Me preguntara qué quisiera de beber entre té, o café o chocolate o canela o atole, y yo le pidiera solo agua, le dijera "solo agua está bien", que al apurar un largo trago descubriera que fuera mezcal.
Se sentara delante de mí y me mirara, me mirara meticulosamente: de arriba hacia abajo, de abajo hacia arriba, de afuera hacia adentro, y de adentro ya no volviera.

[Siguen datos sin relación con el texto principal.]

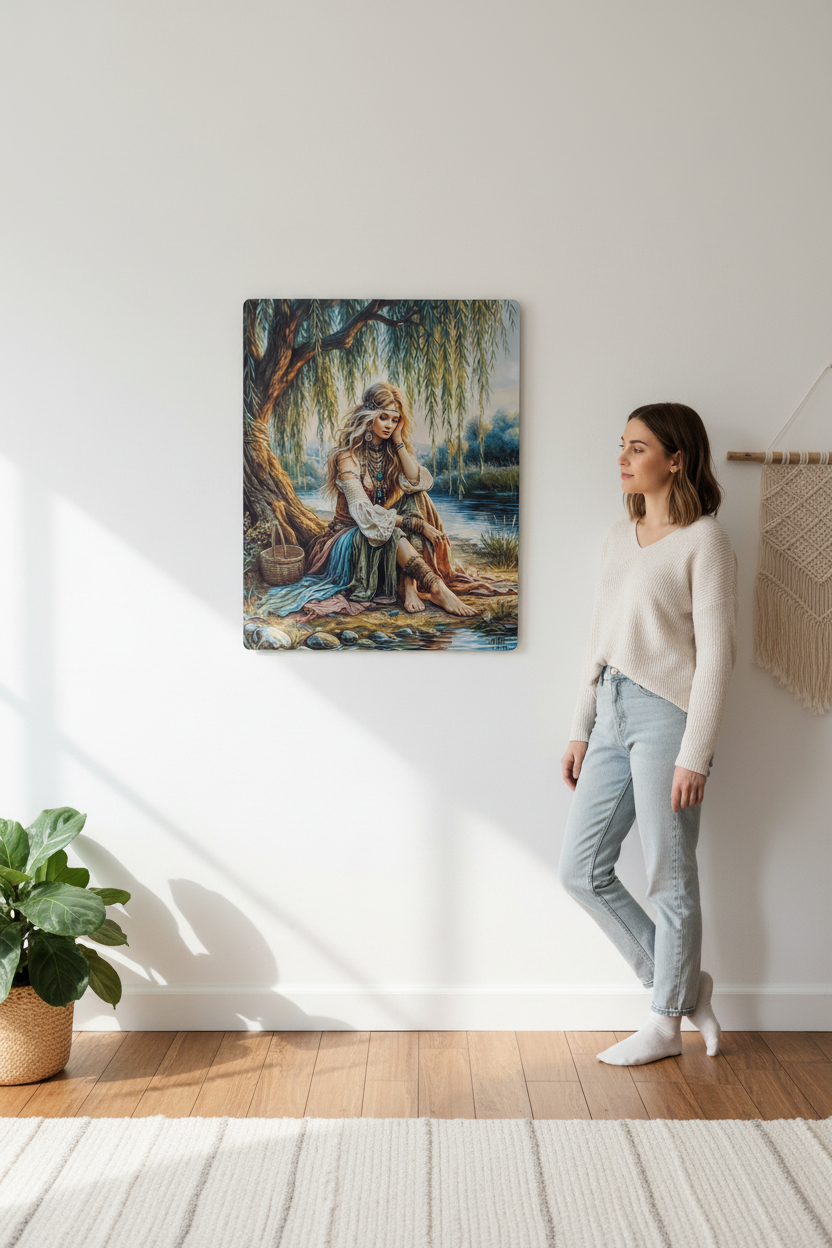 Willow Dreamer – 8x10 Premium Metal Art Print | Boho Wall Decor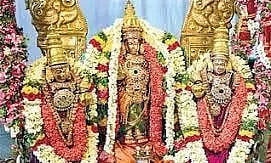 பொன்மலை சீனிவாச பெருமாள் கோவிலில் திருக்கல்யாண நிகழ்ச்சி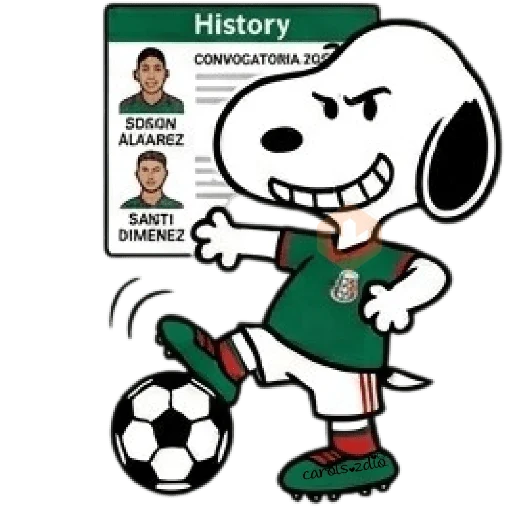 Snoopy México Mundial 2026 ⚽🇲🇽 sticker 11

Acertara que tengo un poco de miedo, pero que jamás habría llegado ahí si no fuera algo mayor que ya no me contuviera; que me dijera: tú no te preocupes, nada de lo que te aqueje es más fuerte que tu voluntad, y entonces yo pensara que en otras circunstancias haber escuchado eso me habría provocado una risa maníaca.
Que ella atizara sus manos en cenizas y aceites, que se persignara al revés: besara primero sus dedos y destrazara las cruces; que recitara oraciones oscuras que hablaran de sacrificios, de la miseria y de la sangre de mis enemigos.
No tiembles ni cierres los ojos, advirtiera ella, luego diera un trago hondo al licor de su mesa para luego escupirlo sobre la flama y yo escuchara el chillido de las brasas como quejidos humanos.
No tiembles ni cierres los ojos, advirtiera ella poco antes de sujetar con su diestra mi mano y con la siniestra la daga.